On 05/10/2013 06:49 PM, mathog wrote:
It strikes me that no matter how these questions are finally resolved the resulting construct is not likely to be very compatible with other graphics formats. There may be some graphics format that has a similar construct, but in the vast majority of cases the only way the resulting graphic could be represented is as a filled closed path. The questions above, where the answers in most instances are a matter of taste, suggest that it might be better to leave this feature out of SVG entirely and let programs which want to implement a varying width stroke do so with a filter or tool that converts from the initial fixed width stroke along a path to a filled object corresponding to the varying width stroke along the same path - the resulting object being just a normal collection of Bezier and linear segments. Among other advantages, the conversion which generates the new object only needs to be done once, rather than every time the object is moved on the screen, which would be the case if SVG supported this type (assuming it was handled like glyphs and other draw items are now, by the routines in src/display). Similarly, selection (by mouse) is already in place for the converted object, but looks as if it would be pretty messy for the varying width stroke object.

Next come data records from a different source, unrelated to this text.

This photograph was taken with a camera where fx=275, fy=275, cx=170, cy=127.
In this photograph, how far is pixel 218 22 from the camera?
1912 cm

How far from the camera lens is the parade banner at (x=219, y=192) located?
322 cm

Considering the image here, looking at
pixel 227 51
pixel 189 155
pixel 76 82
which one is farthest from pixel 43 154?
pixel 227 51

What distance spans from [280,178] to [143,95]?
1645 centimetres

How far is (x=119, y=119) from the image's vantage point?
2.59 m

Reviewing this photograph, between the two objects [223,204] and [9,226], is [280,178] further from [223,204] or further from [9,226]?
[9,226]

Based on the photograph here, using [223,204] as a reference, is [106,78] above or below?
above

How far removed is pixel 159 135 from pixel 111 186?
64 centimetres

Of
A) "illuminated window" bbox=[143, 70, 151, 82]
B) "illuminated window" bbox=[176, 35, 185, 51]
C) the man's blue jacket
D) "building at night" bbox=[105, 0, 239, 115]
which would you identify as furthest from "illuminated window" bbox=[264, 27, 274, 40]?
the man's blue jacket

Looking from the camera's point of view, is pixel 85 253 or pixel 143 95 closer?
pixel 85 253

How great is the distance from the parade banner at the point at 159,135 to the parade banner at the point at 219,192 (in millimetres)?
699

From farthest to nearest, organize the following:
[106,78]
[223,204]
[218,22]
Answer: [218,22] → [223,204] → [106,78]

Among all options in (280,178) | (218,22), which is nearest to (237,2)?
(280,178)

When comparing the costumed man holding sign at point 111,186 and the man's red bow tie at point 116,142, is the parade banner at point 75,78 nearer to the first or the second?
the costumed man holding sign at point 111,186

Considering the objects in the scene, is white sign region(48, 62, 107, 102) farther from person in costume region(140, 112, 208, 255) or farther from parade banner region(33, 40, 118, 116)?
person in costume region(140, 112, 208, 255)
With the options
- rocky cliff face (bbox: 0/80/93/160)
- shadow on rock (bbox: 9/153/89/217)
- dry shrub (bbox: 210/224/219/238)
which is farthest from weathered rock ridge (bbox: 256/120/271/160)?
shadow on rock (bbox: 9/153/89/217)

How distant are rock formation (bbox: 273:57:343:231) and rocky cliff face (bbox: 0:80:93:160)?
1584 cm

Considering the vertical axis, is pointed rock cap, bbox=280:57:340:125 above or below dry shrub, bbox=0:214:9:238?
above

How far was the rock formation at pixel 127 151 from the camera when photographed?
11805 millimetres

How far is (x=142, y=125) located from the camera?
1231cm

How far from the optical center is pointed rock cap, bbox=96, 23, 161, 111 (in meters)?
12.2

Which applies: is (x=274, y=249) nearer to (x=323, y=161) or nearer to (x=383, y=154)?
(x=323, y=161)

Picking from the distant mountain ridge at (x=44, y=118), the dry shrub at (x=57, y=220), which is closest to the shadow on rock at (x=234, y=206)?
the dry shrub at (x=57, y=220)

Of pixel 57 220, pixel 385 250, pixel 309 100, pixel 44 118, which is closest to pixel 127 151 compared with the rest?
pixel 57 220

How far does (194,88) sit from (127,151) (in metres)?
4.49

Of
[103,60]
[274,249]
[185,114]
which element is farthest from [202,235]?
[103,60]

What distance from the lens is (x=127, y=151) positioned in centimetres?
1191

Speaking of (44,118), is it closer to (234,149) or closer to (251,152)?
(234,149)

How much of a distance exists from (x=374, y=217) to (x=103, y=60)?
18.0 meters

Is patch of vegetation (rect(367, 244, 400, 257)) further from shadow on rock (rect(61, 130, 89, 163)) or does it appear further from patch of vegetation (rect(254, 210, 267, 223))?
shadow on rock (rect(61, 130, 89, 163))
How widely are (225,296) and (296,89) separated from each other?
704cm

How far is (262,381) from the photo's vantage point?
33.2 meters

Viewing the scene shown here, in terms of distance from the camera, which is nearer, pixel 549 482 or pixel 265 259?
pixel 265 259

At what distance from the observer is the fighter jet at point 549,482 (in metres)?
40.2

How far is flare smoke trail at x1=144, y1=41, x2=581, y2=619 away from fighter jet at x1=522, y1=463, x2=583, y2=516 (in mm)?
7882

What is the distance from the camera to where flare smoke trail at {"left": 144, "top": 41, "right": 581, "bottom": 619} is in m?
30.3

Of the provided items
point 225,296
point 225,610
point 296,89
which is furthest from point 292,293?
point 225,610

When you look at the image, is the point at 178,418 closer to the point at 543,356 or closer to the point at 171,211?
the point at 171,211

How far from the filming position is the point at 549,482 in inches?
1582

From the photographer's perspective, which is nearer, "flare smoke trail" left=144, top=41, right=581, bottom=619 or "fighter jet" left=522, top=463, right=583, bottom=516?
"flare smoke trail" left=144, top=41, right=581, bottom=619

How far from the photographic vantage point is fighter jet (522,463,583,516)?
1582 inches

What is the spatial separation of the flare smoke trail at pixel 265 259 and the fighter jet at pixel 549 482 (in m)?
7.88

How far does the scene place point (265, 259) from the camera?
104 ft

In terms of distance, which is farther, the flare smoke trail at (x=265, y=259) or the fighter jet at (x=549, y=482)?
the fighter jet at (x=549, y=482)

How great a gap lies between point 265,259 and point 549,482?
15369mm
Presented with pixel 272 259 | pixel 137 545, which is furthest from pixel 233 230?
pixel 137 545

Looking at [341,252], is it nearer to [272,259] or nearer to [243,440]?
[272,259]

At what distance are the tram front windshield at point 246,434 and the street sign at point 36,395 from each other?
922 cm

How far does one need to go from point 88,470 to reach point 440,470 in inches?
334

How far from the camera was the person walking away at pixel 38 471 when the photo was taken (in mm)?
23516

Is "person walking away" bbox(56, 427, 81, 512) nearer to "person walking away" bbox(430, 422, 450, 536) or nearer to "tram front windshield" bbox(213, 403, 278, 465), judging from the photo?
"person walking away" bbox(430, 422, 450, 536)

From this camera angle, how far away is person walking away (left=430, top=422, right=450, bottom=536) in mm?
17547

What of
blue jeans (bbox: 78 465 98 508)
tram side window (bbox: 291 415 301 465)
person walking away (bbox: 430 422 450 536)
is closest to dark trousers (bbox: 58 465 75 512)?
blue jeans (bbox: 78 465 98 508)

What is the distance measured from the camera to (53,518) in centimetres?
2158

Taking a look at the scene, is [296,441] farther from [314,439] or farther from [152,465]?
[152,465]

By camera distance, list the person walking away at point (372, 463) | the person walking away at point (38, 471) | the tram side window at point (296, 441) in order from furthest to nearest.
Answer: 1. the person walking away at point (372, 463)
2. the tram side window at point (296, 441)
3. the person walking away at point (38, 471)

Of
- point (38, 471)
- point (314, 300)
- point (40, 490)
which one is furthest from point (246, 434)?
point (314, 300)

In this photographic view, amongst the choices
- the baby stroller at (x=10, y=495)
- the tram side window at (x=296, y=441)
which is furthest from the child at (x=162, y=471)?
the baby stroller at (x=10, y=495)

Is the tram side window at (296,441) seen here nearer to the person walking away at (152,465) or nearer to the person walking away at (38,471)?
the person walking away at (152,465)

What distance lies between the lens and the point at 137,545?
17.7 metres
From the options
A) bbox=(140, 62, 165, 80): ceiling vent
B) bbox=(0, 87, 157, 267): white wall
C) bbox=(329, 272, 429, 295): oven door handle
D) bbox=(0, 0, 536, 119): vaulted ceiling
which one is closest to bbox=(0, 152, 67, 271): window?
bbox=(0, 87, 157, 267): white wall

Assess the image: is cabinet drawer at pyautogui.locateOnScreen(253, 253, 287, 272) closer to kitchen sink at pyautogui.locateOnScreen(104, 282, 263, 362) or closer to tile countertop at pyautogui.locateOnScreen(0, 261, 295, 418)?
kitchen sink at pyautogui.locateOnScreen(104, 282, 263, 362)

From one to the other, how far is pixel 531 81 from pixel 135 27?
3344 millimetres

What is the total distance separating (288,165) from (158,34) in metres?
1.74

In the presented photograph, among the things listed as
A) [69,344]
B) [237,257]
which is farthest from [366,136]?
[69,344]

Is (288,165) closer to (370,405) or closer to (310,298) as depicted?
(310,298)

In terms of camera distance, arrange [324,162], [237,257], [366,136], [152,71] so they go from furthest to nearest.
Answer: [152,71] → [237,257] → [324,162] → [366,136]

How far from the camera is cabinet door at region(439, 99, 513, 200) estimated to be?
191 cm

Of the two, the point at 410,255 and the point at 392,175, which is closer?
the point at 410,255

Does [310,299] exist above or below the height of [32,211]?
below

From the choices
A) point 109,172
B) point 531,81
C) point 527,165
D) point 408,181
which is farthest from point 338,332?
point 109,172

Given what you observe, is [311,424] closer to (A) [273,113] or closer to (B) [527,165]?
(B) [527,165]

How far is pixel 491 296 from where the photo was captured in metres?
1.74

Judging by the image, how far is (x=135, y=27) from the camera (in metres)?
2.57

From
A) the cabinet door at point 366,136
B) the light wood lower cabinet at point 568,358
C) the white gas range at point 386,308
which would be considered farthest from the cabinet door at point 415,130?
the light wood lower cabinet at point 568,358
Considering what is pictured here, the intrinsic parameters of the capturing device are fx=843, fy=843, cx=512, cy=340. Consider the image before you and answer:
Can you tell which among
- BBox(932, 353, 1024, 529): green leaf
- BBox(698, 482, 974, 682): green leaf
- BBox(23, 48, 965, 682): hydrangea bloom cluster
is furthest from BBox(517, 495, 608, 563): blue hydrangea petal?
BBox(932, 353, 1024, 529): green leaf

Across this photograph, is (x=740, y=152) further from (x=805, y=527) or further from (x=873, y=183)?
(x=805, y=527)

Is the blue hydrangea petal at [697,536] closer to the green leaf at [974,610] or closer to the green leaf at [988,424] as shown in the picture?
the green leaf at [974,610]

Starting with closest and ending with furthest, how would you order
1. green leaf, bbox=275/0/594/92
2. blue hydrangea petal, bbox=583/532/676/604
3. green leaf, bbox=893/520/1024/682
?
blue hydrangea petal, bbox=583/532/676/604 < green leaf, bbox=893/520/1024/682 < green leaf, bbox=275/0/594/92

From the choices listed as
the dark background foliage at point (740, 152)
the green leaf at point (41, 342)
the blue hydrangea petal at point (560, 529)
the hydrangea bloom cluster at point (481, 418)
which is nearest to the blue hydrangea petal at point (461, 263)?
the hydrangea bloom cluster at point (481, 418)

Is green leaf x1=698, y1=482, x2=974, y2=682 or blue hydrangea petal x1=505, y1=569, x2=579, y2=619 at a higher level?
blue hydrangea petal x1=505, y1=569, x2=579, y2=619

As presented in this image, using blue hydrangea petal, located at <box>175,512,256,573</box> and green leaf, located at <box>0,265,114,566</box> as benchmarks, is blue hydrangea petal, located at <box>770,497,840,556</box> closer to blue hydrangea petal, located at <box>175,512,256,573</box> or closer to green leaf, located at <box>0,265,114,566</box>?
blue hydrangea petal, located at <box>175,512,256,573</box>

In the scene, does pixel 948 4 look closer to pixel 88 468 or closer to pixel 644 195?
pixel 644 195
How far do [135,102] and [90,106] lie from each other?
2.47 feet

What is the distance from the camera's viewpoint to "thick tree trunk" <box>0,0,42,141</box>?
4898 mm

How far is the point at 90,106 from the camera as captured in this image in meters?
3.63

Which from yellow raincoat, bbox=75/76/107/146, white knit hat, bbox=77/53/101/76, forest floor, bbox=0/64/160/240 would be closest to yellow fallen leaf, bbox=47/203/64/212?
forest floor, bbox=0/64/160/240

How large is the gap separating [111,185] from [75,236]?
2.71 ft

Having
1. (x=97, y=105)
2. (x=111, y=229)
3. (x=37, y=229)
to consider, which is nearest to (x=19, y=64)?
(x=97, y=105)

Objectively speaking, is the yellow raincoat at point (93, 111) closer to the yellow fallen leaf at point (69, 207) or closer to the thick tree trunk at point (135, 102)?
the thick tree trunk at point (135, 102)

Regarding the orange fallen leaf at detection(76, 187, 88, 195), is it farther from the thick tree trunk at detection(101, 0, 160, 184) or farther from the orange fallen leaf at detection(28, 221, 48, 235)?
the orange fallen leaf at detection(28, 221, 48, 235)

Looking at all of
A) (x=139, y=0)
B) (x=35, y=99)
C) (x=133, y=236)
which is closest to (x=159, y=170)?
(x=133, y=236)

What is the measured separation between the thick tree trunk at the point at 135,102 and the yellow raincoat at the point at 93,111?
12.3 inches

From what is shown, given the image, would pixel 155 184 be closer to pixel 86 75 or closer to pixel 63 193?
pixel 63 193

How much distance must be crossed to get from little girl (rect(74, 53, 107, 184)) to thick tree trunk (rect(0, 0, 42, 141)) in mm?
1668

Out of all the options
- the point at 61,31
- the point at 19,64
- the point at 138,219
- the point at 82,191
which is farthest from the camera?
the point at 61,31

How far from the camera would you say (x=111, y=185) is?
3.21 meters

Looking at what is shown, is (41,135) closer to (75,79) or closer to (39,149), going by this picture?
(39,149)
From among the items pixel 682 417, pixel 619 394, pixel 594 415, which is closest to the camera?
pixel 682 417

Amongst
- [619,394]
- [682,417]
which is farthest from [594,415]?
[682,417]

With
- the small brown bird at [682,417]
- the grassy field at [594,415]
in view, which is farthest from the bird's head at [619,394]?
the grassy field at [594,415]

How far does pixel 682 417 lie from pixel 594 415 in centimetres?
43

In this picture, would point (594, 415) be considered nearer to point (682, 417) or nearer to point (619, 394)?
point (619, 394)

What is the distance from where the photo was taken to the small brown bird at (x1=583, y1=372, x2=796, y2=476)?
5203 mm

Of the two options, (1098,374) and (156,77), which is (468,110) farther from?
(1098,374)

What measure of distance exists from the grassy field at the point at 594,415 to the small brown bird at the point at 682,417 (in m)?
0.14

If you convert a stroke with varying width to a path describing its outline right away you will not be able to edit the original stroke afterwards (but just the outline) because the inverse operation - guessing the variable width stroke from a path describing its outline - is between messy and impossible.
Storing both the outline and the original stroke is redundant.
The main application of variable width strokes are artistic drawings where you want to be able to edit the stroke in all its properties at any time.
I would guess that the computational load of the stroke calculation is neg- legible, especially when you place the support points of the outline at nodes. If there is any problem with that, a renderer could just cache the stroke outline.